*** Begin section ***

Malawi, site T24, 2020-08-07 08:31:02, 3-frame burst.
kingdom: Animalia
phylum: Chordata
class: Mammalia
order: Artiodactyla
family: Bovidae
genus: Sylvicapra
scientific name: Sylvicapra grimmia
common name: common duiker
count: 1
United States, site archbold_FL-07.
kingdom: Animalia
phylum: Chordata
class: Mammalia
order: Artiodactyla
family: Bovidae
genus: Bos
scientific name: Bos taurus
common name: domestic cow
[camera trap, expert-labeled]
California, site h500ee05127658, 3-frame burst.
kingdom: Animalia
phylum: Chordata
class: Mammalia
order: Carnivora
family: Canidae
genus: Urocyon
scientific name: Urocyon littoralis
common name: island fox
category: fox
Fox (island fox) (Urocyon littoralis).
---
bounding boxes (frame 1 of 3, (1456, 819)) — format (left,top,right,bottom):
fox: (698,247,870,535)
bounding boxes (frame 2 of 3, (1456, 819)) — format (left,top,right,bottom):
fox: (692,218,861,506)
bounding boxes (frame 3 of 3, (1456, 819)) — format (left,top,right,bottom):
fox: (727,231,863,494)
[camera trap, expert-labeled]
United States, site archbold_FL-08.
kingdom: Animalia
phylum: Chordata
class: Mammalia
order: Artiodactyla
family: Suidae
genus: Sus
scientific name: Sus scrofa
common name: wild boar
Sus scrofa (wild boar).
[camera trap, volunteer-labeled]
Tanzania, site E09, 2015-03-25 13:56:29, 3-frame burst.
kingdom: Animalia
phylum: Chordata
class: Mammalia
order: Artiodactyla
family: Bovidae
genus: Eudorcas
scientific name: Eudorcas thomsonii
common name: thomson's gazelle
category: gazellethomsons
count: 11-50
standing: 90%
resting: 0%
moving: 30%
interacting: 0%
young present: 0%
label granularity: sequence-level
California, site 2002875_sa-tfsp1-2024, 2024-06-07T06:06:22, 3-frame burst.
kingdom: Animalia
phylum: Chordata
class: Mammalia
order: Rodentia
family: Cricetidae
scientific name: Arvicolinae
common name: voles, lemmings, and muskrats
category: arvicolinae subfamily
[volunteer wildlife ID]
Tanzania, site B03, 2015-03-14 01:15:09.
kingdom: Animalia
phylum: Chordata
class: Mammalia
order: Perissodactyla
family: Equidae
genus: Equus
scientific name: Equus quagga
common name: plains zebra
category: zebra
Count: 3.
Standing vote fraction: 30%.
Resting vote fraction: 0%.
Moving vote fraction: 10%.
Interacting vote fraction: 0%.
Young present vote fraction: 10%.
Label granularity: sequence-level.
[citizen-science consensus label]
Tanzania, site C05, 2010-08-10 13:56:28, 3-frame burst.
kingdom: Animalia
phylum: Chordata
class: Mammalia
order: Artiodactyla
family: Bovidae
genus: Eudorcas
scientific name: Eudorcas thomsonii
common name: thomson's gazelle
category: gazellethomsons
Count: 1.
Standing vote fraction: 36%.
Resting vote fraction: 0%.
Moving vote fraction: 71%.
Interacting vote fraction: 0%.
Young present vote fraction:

*** End section ***

▸ **What to work on**: Where the listing above has a line with "scientific name: Sylvicapra grimmia", start there, and output every line exactly through the line with "interacting: 0%", which is also included.

▸ **Solution to this problem**:
scientific name: Sylvicapra grimmia
common name: common duiker
count: 1
United States, site archbold_FL-07.
kingdom: Animalia
phylum: Chordata
class: Mammalia
order: Artiodactyla
family: Bovidae
genus: Bos
scientific name: Bos taurus
common name: domestic cow
[camera trap, expert-labeled]
California, site h500ee05127658, 3-frame burst.
kingdom: Animalia
phylum: Chordata
class: Mammalia
order: Carnivora
family: Canidae
genus: Urocyon
scientific name: Urocyon littoralis
common name: island fox
category: fox
Fox (island fox) (Urocyon littoralis).
---
bounding boxes (frame 1 of 3, (1456, 819)) — format (left,top,right,bottom):
fox: (698,247,870,535)
bounding boxes (frame 2 of 3, (1456, 819)) — format (left,top,right,bottom):
fox: (692,218,861,506)
bounding boxes (frame 3 of 3, (1456, 819)) — format (left,top,right,bottom):
fox: (727,231,863,494)
[camera trap, expert-labeled]
United States, site archbold_FL-08.
kingdom: Animalia
phylum: Chordata
class: Mammalia
order: Artiodactyla
family: Suidae
genus: Sus
scientific name: Sus scrofa
common name: wild boar
Sus scrofa (wild boar).
[camera trap, volunteer-labeled]
Tanzania, site E09, 2015-03-25 13:56:29, 3-frame burst.
kingdom: Animalia
phylum: Chordata
class: Mammalia
order: Artiodactyla
family: Bovidae
genus: Eudorcas
scientific name: Eudorcas thomsonii
common name: thomson's gazelle
category: gazellethomsons
count: 11-50
standing: 90%
resting: 0%
moving: 30%
interacting: 0%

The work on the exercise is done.